I don’t know for sure where they got my name. I suspect that they use the birth announcements in local newpapers to gather a list of new mothers. But when the company called me one day, wishing me congratulations on the birth of my new baby, I assumed they were selling something, and I was right.
I’m not very good at getting rid of salespeople, although I never want to buy what they are selling, so as the woman on the line told me about the parenting magazine I could subscribe to, full of helpful tips and information for an amazing price, I tried to think of some plausible and polite excuse I could use. I didn’t come up with anything and it was my turn to speak, so I said the first thing that came to my mind, not knowing where I was going from there.
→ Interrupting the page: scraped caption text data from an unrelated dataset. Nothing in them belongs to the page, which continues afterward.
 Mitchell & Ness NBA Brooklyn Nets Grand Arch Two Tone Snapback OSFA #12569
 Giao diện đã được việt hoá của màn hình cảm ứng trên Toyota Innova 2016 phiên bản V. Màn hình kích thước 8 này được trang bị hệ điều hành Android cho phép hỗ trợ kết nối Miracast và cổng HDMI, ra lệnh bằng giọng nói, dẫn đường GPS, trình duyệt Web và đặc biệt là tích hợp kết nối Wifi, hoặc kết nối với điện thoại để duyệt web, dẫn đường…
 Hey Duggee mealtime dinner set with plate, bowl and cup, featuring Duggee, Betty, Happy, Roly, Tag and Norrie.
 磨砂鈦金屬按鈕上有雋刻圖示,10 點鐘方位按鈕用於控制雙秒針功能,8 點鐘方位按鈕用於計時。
"This baby that I just had," I began, "this is my seventh child . . ."
"Oh, my goodness!" the telemarketer exclaimed. "Well, thank you very much for your time, and have a nice day."
And that was that.
I hadn’t expected that the revelation of that simple truth would so effectively make her flee, and I wondered why it had. Was is that she figured the mother of seven wouldn’t have any money to buy a magazine? Or that she guessed I wouldn’t ever have time to read it?
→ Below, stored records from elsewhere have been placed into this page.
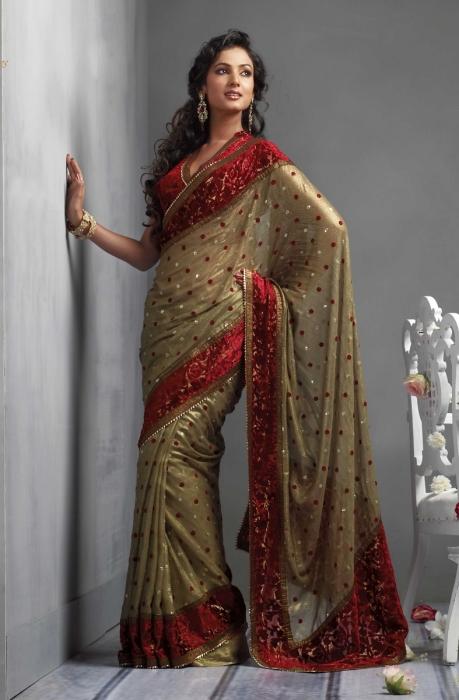 Искусству одевания сари индийские девушки учатся с раннего детства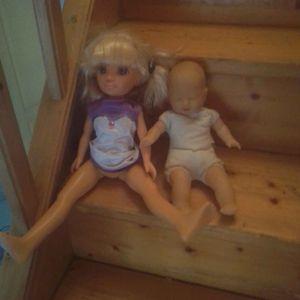 2 poupées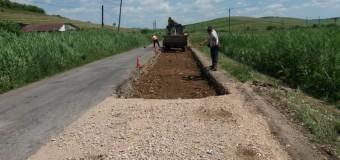 Se efectuează lucrări de întreţinere pe drumul judeţean DJ 161A Apahida – Cojocna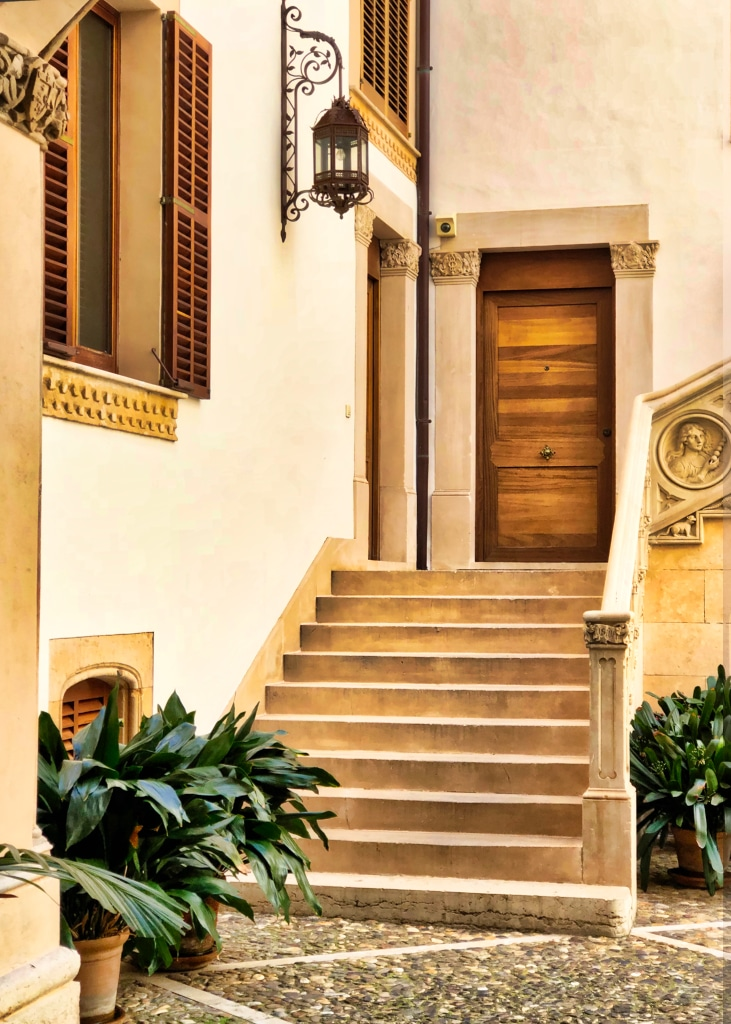 PALMA: Brown Door ©HelenBushe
The most likely possibility, I finally concluded, was that she assumed that a woman who had already experienced motherhood six times would already know everything there is to know, and therefore find the magazine unnecessary.
While I appreciated her vote of confidence (if that was indeed what it was), I found that I was uncomfortable with it, because, frankly – here comes a confession – I don’t have a clue what I’m doing here. After a period of time in this job that would, in any other field, qualify me as experienced, I still feel most of the time like I’m making it up as I go.
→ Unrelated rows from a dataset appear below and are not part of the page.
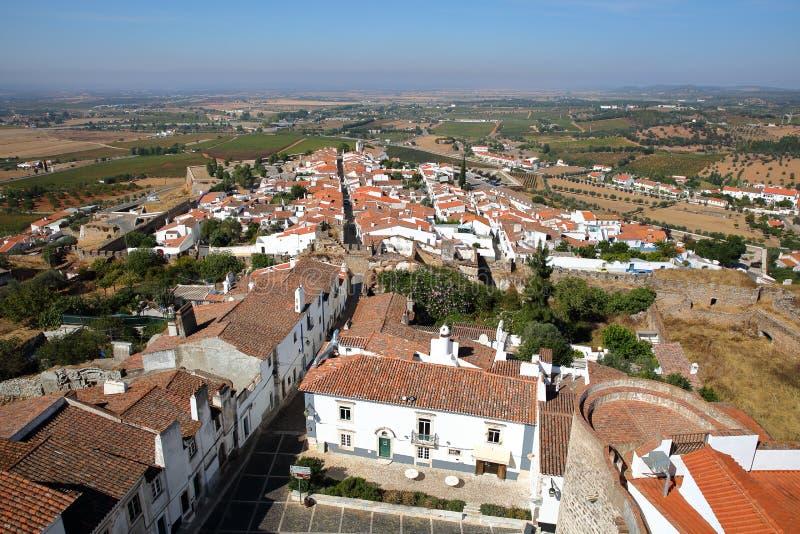 ESTREMOZ, PORTUGAL: Mening van de Oude Stad van de Toren van de Drie Kronen Torre das Tres Coroas royalty-vrije stock foto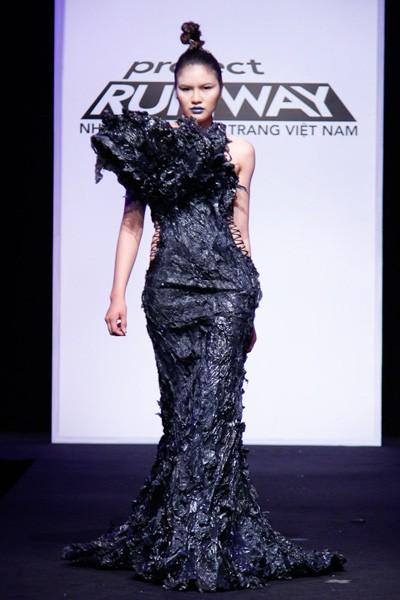 Nhà thiết kế nhọc nhằn biến rác thành váy dạ hội ảnh 7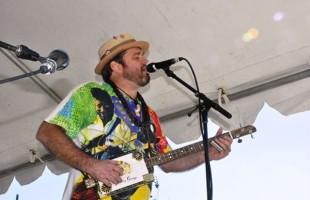 Músico Chris Gill se apresenta hoje no Iguatemi Caxias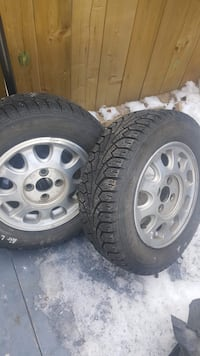 Brand new Nokian winter tires with rims 4x100 3145 km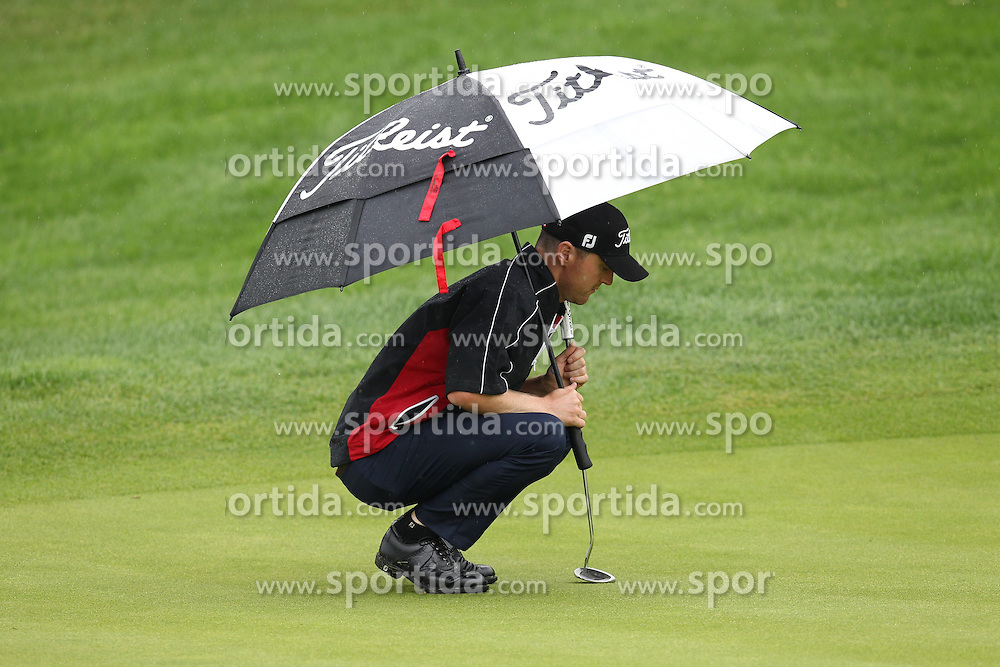 28.06.2014, Golf Club Gut Laerchenhof, Pulheim, GER, BNW International Golf Open, im Bild Robert Karlsson (SWE) beim lesen der Puttlinie // during the International BMW Golf Open at the Golf Club Gut Laerchenhof in Pulheim, Germany on 2014/06/28. EXPA Pictures &copy; 2014, PhotoCredit: EXPA/ Eibner-Pressefoto/ Kolbert<br /> <br /> *****ATTENTION - OUT of GER*****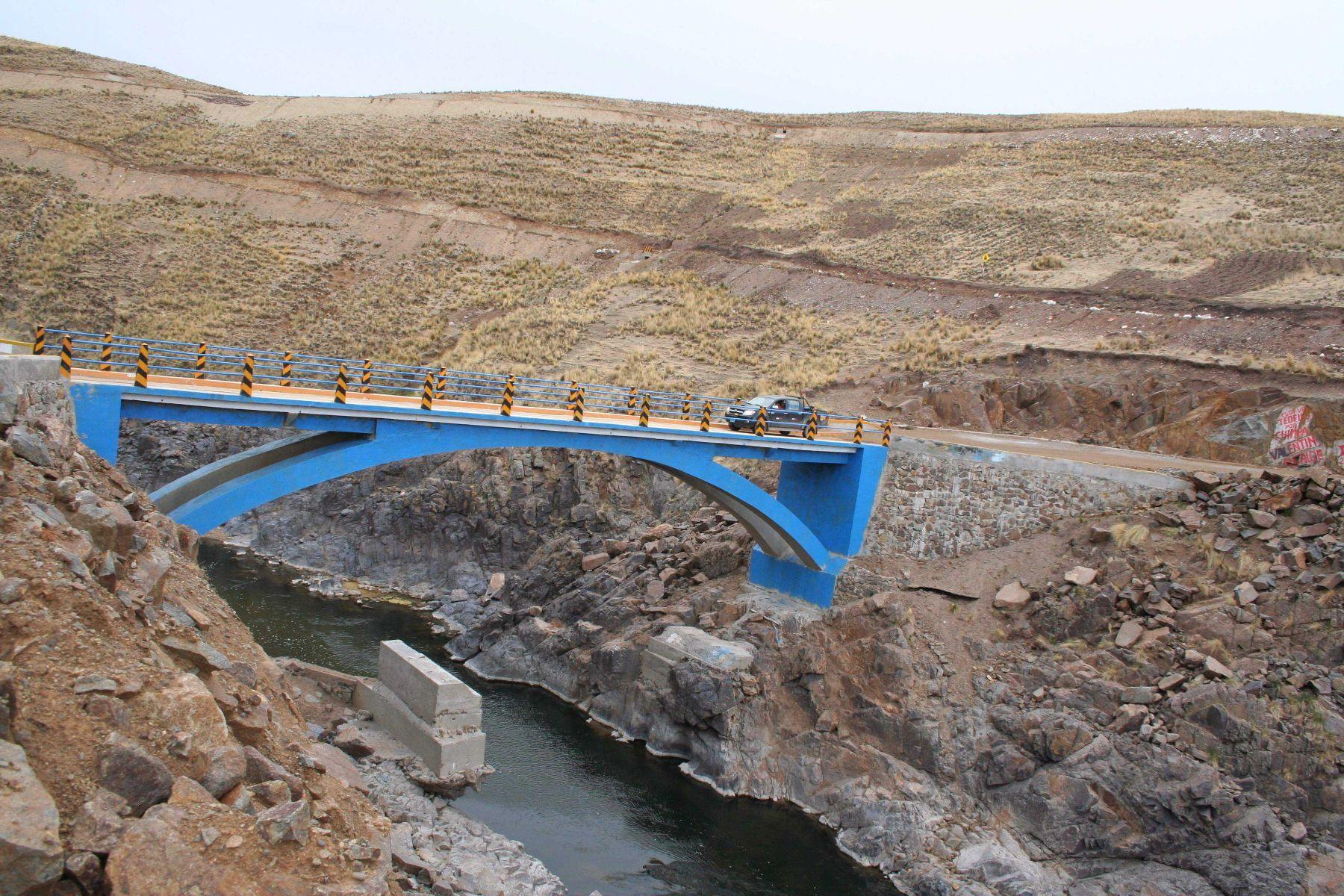 Puente en los Andes. ANDINA/Difusión.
It worried me a bit when I pondered this, because I had assumed when I had my first child that my lack of confidence and competence in parenting were the natural result of inexperience. How should I know? Gosh, it’s not as if I’ve ever done this before!
But now, after a decade and a half in the biz, I thought I ought to have learned a thing or two, and I wasn’t sure I had.
Then one day a friend asked if she could bring a group of 12- and 13-year old girls to my house so they could learn to make bread. Bread making is something I do know how to do, so I gladly went through the steps with them, allowing each girl to try every step of the process as they made their own loaves of bread.
Everyone’s bread was edible, but I noticed that many of the girls’ loaves had a crumbly texture, or were a bit heavy, or looked lopsided. As I looked at their bread, I suddenly felt the kind of nostalgic affection I would feel looking at a Holly Hobbie lunch box:
Hey, I remember that!
It had been a long time since my baking efforts had produced that kind of bread, and I had completely forgotten that when I started out, my bread was usually substandard. Improvement had come gradually, through trial and error, and I hadn’t even noticed how good I’d gotten.
So maybe, it occurred to me later that day, I am better at lots of things, including motherhood, and I just haven’t noticed it.
It’s probably an act of mercy that we forget just how helpless and confused we feel in those early days of parenting. Things get harder, in many ways, as your children get older, but you do have a new competence, born of day by day mistakes and occasional successes, that gives you a firmer ground to stand on when everyday crises try to tip you over.
Now I kind of wish I had saved one of my first loaves of bread. It would serve as a reminder of how far I’ve come. Of course, I didn’t keep one. But I did keep my oldest child, and I look at him and realize we did okay.
I hope that the girls were happy with their bread. I hope they ate it and enjoyed it, and I hope they try again. And I hope they can figure out on their own something I wasn’t wise enough to tell them that day – that no one starts out being an expert at anything, whether it’s playing the piano, or kicking a goal, or making bread, or raising children. You keep trying, keep messing up, appreciating the good stuff and learning from the bad, and one day, you realize, you know what you’re doing.
So give me a little more time. I’ll get there.